L'EIIL, qui a lancé il y a près d'une semaine son offensive en Irak, cherche à créer un État islamique dans une zone frontalière avec la Syrie, où il est connu pour ses exactions.

«C'est une règle bien connue: un conflit de ce genre ne peut pas rester enfermé dans les frontières d'un seul pays. Malheureusement, on a négligé le problème syrien et on n'a pas aidé à le résoudre. Voilà le résultat», a déploré M. Brahimi dans un entretien à l'AFP.

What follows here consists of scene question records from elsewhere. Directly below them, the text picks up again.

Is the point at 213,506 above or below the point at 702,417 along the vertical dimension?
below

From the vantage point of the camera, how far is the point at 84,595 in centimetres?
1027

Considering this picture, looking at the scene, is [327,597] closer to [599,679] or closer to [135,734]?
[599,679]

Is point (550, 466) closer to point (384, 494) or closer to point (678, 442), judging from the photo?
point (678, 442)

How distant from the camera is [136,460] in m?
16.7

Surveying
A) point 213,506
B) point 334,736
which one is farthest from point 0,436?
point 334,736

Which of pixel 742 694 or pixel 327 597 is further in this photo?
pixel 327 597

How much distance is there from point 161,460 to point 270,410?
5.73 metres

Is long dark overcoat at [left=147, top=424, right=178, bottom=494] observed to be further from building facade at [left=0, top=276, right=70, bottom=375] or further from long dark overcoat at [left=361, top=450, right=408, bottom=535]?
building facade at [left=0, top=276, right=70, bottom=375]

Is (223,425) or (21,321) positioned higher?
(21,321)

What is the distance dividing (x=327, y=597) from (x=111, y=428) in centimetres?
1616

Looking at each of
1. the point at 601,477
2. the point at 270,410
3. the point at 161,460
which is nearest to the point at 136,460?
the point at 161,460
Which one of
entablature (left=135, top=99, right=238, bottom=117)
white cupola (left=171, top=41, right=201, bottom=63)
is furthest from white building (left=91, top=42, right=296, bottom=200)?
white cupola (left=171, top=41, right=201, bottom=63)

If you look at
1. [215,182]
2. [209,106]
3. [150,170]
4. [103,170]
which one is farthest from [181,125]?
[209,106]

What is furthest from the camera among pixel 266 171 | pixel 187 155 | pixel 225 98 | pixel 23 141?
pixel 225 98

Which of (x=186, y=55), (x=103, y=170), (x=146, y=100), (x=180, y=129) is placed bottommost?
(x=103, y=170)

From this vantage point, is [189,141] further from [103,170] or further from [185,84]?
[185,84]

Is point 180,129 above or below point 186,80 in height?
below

L'Irak «ne s'est jamais vraiment remis de l'invasion américaine de 2003» et cette «grosse blessure s'est infectée» avec le conflit syrien, a-t-il dit, soulignant que «l'action des djihadistes en Irak se fait avec en arrière-plan la guerre civile entre chiites et sunnites».

Les divisions confessionnelles sont extrêmement fortes en Irak, les sunnites, au pouvoir sous Saddam Hussein, s'estimant marginalisés par les autorités dominées par les chiites.